- **Provided data**
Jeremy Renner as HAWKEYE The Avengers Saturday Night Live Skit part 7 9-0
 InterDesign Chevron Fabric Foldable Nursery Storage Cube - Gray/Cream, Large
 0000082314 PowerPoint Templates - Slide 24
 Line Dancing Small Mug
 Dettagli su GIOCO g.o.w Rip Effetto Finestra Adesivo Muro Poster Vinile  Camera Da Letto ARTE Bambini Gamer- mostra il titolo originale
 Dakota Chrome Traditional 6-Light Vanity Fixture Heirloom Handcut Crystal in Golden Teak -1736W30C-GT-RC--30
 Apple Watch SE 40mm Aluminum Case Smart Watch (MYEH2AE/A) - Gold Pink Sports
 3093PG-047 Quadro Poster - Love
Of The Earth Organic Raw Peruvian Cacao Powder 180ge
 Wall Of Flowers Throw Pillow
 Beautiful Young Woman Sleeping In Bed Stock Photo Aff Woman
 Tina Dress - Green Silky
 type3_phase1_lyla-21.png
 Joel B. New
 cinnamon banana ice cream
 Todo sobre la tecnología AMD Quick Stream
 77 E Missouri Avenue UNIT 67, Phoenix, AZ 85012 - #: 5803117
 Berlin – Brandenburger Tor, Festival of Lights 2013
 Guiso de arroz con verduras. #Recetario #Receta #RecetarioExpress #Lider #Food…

- **Work item**
Could you report every line of the material that contains the string "Poster"?

- **Output below**
 Dettagli su GIOCO g.o.w Rip Effetto Finestra Adesivo Muro Poster Vinile  Camera Da Letto ARTE Bambini Gamer- mostra il titolo originale
 3093PG-047 Quadro Poster - Love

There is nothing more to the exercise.